Evolution of envelope sequences of human immunodeficiency virus type 1 in cellular reservoirs in the setting of potent antiviral therapy

Abstract

In human immunodeficiency virus (HIV)-infected patients treated with potent antiretroviral therapy, the persistence of latently infected cells may reflect the long decay half-life of this cellular reservoir or ongoing viral replication at low levels with continuous replenishment of the population or both. To address these possibilities, sequences encompassing the C2 and V3 domains of HIV-1 env were analyzed from virus present in baseline plasma and from viral isolates obtained after 2 years of suppressive therapy in six patients. The presence of sequence changes consistent with evolution was demonstrated for three subjects and correlated with less complete suppression of viral replication, as indicated by the rapidity of the initial virus load decline or the intermittent reappearance of even low levels of detectable viremia. Together, these results provide evidence for ongoing replication. In the remaining three patients, virus recovered after 2 years of therapy was either genotypically contemporary with or ancestral to virus present in plasma 2 years before, indicating that virus recovery had indeed resulted from activation of latently infected cells.

FIG. 1

Log RNA copies/ml in serum or plasma plotted against days under indinavir, zidovudine, and lamivudine combination therapy. The baseline for the y axis is the limit of detection of the Roche ultrasensitive assay (1.6 log copies/ml). The top panel demonstrates the response of two patients (Pt.) with steep initial declines in viral load (A and B). The middle panel shows two patients with steep initial declines followed by transient reappearance of low levels of detectable viral RNA (K and L). The bottom panel shows two patients with slow initial responses (C and M) and, in one patient (M), intermittent transient reappearance of low levels of viral RNA in the blood.

#### Set of tasks:
[1] Rewrite the stretch of the HIV abstract from "Log RNA copies/ml" through "in the blood.", renaming "panel" to "plot" every time it appears.
[2] Answer these questions from the HIV abstract:
(a) In how many patients were the C2 and V3 env sequences analyzed?
(b) What is the limit of detection of the Roche ultrasensitive assay?
(c) Which two patients had slow initial responses?
The rows that come after the HIV abstract are separate material.

Dataset rows:
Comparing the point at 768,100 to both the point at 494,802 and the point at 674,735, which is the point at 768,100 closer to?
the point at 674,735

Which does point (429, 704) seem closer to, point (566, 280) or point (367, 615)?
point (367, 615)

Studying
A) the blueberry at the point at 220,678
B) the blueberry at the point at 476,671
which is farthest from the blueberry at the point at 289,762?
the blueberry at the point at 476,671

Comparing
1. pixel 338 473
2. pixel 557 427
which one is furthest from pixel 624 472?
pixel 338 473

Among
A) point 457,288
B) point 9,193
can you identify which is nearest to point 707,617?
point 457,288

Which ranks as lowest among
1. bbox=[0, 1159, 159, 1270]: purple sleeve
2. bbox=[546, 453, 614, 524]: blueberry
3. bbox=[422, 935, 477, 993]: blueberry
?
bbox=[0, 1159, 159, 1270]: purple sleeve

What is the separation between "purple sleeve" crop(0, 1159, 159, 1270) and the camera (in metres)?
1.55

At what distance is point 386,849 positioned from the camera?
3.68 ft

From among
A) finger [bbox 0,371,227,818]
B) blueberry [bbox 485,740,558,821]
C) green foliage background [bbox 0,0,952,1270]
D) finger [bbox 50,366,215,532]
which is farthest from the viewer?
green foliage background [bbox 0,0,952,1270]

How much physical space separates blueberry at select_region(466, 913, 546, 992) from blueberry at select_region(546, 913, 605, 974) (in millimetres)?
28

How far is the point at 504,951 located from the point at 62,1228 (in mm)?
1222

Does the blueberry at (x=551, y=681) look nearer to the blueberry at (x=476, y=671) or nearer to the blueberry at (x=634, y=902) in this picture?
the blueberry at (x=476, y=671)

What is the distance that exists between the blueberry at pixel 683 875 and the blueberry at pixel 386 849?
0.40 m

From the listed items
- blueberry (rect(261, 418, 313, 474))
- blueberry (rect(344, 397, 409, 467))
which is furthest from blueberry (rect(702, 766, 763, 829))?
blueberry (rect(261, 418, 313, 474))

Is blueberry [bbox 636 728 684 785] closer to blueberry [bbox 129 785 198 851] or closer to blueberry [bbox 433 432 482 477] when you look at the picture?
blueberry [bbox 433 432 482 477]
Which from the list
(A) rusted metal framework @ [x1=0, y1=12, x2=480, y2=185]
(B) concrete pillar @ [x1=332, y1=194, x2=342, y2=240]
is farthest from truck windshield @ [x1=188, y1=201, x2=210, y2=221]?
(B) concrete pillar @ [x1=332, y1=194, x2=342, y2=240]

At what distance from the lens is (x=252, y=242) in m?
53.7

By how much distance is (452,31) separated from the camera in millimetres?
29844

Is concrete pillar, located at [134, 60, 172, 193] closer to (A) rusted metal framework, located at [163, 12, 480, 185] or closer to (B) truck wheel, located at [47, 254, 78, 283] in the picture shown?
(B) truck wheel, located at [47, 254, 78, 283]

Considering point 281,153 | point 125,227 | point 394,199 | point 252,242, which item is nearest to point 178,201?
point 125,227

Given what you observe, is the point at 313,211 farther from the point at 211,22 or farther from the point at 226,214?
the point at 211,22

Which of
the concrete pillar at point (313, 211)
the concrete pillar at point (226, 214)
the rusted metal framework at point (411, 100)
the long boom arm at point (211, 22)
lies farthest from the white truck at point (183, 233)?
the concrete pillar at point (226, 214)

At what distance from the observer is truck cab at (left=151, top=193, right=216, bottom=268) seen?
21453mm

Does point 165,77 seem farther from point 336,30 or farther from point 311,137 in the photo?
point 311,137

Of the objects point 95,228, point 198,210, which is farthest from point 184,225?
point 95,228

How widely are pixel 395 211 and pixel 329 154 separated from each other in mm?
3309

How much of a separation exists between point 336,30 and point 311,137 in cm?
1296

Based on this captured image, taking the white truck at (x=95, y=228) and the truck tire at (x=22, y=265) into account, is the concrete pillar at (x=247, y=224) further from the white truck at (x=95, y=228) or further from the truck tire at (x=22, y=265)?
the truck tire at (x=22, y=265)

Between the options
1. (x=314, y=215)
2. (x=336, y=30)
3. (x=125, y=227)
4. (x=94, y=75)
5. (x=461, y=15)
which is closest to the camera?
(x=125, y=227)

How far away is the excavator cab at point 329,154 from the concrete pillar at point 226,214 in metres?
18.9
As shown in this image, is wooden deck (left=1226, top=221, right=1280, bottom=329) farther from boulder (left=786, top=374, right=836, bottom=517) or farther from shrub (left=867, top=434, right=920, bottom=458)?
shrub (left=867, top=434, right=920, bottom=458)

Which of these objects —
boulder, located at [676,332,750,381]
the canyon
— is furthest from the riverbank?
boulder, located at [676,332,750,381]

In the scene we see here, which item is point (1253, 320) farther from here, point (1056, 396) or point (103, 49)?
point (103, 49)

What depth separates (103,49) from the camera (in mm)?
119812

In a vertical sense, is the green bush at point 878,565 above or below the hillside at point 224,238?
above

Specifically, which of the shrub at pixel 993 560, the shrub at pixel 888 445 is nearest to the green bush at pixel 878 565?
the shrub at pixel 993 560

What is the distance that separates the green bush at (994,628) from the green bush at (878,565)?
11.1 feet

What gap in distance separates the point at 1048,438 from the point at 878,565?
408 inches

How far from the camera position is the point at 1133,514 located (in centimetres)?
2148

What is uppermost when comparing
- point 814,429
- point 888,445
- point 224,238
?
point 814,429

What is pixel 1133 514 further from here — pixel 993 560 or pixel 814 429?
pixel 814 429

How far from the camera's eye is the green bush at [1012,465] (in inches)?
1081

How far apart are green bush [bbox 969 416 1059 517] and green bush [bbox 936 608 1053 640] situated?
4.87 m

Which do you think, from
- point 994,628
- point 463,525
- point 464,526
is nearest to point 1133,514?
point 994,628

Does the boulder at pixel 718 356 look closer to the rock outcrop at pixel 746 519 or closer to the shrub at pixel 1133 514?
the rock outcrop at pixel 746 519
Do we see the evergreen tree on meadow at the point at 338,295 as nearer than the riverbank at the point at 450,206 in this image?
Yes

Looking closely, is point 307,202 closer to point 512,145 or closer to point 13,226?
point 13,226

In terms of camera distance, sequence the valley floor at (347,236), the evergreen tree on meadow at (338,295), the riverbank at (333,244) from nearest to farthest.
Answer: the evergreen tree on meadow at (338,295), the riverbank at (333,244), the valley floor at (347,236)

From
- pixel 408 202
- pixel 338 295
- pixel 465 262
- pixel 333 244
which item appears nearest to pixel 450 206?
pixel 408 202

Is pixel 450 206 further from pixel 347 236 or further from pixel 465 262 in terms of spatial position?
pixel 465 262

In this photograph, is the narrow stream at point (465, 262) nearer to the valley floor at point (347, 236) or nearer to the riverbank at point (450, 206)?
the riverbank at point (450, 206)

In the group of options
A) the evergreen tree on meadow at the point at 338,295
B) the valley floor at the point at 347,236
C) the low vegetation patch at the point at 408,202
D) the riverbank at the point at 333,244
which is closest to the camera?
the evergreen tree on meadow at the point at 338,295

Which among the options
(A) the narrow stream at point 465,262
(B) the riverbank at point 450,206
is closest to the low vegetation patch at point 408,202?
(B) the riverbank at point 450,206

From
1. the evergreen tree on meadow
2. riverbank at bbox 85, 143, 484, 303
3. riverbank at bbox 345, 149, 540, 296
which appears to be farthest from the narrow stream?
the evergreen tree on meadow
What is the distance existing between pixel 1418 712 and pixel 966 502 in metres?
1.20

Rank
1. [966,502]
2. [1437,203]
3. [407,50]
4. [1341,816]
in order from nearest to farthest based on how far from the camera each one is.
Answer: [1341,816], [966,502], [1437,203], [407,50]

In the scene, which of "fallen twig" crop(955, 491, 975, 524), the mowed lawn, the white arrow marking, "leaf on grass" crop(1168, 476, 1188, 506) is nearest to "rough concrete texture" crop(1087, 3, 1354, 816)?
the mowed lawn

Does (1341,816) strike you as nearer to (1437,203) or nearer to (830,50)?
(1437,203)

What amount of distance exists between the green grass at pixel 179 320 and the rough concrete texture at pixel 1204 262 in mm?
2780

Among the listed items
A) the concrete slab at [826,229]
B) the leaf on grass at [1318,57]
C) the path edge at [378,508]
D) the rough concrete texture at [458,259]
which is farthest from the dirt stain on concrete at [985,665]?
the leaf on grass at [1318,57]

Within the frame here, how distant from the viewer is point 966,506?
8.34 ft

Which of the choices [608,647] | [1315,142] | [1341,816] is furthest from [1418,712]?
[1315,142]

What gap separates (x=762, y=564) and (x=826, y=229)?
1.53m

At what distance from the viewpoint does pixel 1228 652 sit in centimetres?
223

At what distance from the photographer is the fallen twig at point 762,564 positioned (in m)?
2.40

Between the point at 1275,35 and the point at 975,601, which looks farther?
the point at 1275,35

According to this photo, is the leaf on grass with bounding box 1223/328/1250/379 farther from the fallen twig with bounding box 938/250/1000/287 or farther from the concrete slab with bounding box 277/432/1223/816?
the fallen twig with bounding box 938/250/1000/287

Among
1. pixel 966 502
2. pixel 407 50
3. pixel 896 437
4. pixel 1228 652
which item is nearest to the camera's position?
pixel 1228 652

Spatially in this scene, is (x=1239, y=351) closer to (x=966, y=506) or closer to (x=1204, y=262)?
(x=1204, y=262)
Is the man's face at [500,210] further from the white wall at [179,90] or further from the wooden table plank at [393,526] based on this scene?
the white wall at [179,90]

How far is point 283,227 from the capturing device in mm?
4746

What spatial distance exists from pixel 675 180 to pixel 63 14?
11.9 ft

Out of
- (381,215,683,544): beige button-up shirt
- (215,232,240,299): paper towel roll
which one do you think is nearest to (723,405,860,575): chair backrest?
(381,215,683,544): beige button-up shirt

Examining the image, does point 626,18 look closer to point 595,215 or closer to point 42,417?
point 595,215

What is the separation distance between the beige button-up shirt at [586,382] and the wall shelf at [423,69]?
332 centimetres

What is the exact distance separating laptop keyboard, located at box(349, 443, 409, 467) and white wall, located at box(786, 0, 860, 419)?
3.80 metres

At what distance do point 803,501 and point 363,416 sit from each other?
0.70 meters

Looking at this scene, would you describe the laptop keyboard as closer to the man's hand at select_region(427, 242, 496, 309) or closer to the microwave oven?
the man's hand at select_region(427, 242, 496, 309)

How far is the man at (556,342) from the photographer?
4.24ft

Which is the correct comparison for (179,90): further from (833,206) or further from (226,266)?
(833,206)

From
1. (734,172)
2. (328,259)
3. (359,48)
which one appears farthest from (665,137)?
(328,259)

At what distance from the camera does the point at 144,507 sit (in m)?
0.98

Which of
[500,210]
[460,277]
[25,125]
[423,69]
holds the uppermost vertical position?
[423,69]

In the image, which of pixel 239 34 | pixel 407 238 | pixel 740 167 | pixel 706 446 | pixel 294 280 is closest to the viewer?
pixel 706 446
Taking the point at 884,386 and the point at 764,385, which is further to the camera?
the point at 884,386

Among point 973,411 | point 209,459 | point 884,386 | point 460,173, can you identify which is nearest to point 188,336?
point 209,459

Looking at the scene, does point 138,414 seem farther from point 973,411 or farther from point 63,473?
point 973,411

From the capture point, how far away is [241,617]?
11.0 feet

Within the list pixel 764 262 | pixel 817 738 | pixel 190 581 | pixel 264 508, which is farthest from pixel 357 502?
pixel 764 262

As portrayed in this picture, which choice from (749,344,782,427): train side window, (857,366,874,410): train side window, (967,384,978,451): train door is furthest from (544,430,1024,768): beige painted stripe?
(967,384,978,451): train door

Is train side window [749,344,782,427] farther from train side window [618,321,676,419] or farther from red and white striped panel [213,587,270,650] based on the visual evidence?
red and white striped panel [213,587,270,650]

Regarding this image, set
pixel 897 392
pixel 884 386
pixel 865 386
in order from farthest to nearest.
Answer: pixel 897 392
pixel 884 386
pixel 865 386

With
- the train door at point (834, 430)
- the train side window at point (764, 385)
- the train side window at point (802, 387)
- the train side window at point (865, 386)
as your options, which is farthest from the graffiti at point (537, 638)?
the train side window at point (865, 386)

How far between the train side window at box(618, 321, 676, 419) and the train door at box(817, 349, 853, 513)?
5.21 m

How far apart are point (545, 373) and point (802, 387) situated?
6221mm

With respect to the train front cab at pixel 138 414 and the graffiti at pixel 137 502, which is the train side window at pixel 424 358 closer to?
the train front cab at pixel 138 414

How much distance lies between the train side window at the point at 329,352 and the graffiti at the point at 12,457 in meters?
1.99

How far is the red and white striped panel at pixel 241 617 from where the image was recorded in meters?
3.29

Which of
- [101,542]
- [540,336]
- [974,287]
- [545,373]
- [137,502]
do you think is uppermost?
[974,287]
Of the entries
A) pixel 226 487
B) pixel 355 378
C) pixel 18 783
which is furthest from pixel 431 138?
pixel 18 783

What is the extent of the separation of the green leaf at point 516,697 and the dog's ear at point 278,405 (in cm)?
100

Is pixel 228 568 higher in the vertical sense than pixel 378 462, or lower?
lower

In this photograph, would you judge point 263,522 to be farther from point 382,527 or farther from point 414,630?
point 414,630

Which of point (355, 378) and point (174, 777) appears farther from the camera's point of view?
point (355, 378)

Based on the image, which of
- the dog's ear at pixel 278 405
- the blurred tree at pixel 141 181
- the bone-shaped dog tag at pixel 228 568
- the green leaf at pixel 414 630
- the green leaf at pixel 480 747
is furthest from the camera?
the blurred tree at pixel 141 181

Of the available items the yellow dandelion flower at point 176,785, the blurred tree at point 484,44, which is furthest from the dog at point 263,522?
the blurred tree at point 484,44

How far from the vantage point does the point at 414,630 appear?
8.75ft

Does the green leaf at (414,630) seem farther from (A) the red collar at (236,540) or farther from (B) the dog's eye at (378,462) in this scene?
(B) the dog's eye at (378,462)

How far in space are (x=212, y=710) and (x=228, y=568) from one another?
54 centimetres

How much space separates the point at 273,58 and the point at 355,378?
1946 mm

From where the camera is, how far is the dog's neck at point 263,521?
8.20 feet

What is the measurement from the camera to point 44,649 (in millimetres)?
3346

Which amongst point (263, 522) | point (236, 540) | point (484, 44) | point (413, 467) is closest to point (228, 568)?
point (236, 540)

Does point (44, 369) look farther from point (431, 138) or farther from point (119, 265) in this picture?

#### Answer section:
[1]
Log RNA copies/ml in serum or plasma plotted against days under indinavir, zidovudine, and lamivudine combination therapy. The baseline for the y axis is the limit of detection of the Roche ultrasensitive assay (1.6 log copies/ml). The top plot demonstrates the response of two patients (Pt.) with steep initial declines in viral load (A and B). The middle plot shows two patients with steep initial declines followed by transient reappearance of low levels of detectable viral RNA (K and L). The bottom plot shows two patients with slow initial responses (C and M) and, in one patient (M), intermittent transient reappearance of low levels of viral RNA in the blood.

[2]
(a) Six patients.
(b) 1.6 log copies/ml.
(c) Patients C and M.